As is our banks do not finance any longer the riskier future, they just refinance the safer past.

@PerKurowski ©

Urgently fire those damn bank regulators who abandoned the young and ignored their needs for jobs and a future

Sir, I refer to the true tragical horrors described by Tobias Buck in “The fear and despair of Spain’s young jobseekers” March 2.

And I tell you again, though you will most probably ignore me again, that nothing as serious as that would have happened had not some few powerful and arrogant bank regulators, while trying to level the field for banks to compete, unleveled the real economies’ access to bank credit.

Read the chapters of “Capital adequacy and the Basel Accord of 1988” and “The BCBS and the social sciences” in Charles Goodhart’s “The Basel Committee on Banking Supervision: A History of the early years 1974-1997” 2012, Cambridge Press and you will understand. There is not one single reference to that how banks allocate credit to the real economy was of any concern whatsoever to regulators.
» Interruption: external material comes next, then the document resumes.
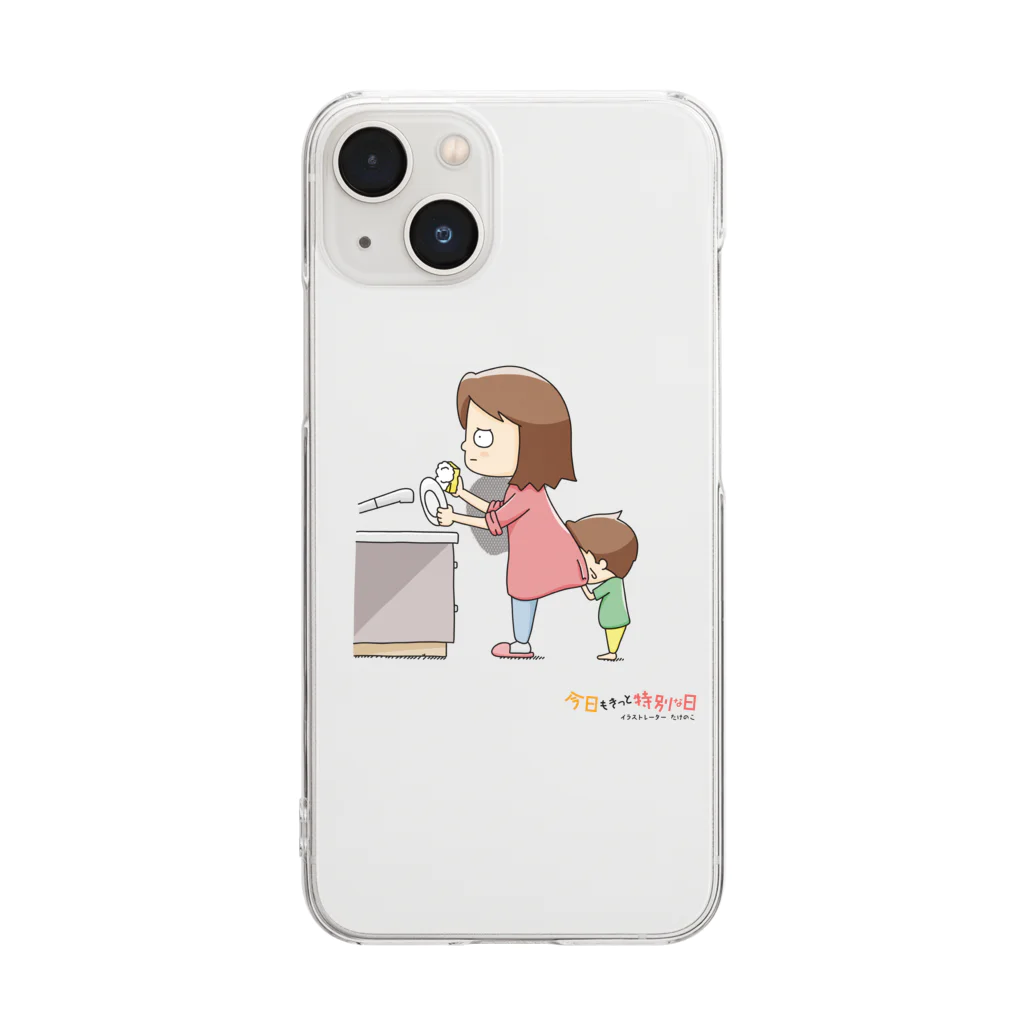 たけのこshop｜今日もきっと特別な日のそこで顔を拭くのかい Clear Smartphone Case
And most probably it still is not.

Had they given that banks’ social purpose the slightest thought, they would have understood, unless too dumb, that their credit risk weighted capital requirements for banks impeded banks to adequately serve the economy.

Allowing banks to leverage equity differently based on “risk”, allows banks to earn higher risk adjusted return on equity on what is perceived or deemed to be“safe”, than on what is perceived as “risky”

So now “The safe” get too much credit on too lenient terms, while “The Risky” have no access to bank credit, that is unless they pay much higher risk adjusted premiums than they would ordinarily have to pay in an undistorted market.

Houses are safe so lend to that, but SMEs and entreprenuers the job creators are risky so cut them off!

Sovereigns are safe so lend to these, but the private sector is risky so, except for the AAArisktocracy, cut it off!

And so now our banks do not finance the “riskier” future they just refinance the “safer” past.

These regulators must be stopped! They are financial terrorists who threaten the future of our kids. And you FT must stop covering up for them.

“A ship in harbor is safe, but that is not what ships are for” John Augustus Shedd, 1850-1926

But not even ships are safe in a safe harbor if that harbor gets to be dangerously overpopulated.